Industry and colonialism, too, are implicated in embodied ecologies. Ella Butler considers how the very necessity of eating “dissolves boundaries” between bodies and their environments in her examination of the American processed food industry, which has practiced stealth reduction of sodium for some years in an effort to “train” public taste, partially by tapping into embodied memories of past meals. Stefanie Graeter’s research in Peru’s metallurgic capital shows how Oroyans have habituated themselves to the presence of lead in their bodies following ninety years of smelting in their vicinity. Even though the smelter clearly emits toxic fumes, it nevertheless provides a livelihood that many are concerned will be threatened by advocacy work on their behalf. Emily Yates-Doerr’s richly ethnographic contribution is based on years of work in Guatemala, and it shows how impossible it is to create a satisfactory account of what she calls “knowledge ecologies,” especially if such a discourse is to be in English, long associated with its use in colonized settings. In this essay it becomes evident that what counts as relational is not obvious, but depends on the viewpoint of involved individuals.

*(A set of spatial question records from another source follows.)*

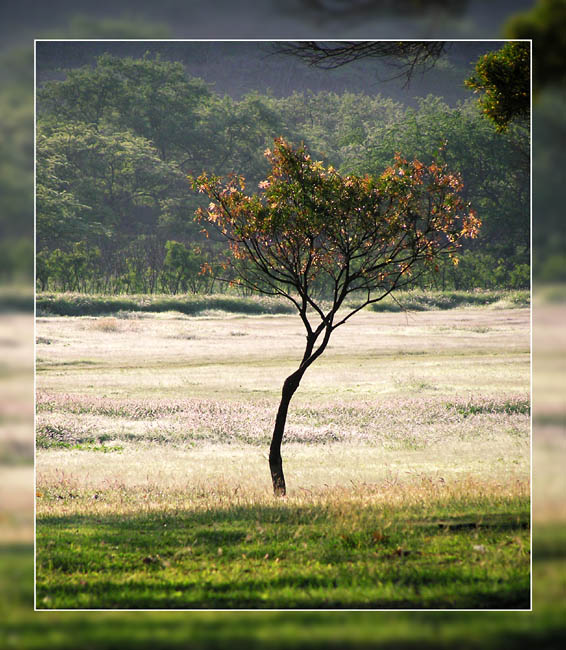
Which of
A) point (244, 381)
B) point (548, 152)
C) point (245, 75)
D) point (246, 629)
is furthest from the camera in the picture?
point (244, 381)

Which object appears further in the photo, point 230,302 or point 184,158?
point 230,302

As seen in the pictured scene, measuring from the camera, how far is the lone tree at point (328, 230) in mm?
5203

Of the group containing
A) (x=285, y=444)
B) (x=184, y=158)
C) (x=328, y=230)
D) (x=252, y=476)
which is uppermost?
(x=184, y=158)

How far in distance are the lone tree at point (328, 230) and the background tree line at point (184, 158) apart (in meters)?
0.12

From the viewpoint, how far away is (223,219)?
534 cm

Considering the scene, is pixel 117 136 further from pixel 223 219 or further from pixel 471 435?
pixel 471 435

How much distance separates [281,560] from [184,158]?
307cm

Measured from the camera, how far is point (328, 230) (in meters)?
5.20

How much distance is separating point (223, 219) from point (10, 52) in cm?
181

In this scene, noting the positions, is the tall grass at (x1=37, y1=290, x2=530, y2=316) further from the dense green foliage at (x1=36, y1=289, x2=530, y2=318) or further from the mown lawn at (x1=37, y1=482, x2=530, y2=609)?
the mown lawn at (x1=37, y1=482, x2=530, y2=609)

In summary: explications of health and well-being must be contextualized in time and space, that is, in specific milieux, and the concept of embodied ecologies appropriately grounds such arguments. Matters of responsibility, accountability, justice, and inequality are inevitably present in these essays, although they are not always explicitly teased out. As Ford suggests, use of the term ecologies sets one on the path to encounter relations among humans, body parts, and environmental things and happenings.

The human-made era of the Anthropocene is present as the backdrop to these essays; we are transforming the world as a whole to such an extent that it is increasingly moving beyond our control. A recent briefing in the Guardian described air pollution as a global health emergency and stated that over 90 percent of the world’s population live in locations with dangerous levels of toxic airborne particles. It has been shown that toxic air is currently the biggest risk for early death; it kills far more people each year than do tuberculosis, HIV, and malaria combined, increases the risk of low birth-weight babies and, needless to say, disproportionally hits the poorest in the world. Thus far, little serious political will is apparent to bring change to this sorry state of affairs, but this series of essays makes clear how several of the basic tools of anthropology—participant- observation, elicitation of local knowledge, and ethnography—can make a unique, indispensable contribution to changing embodied ecologies worldwide.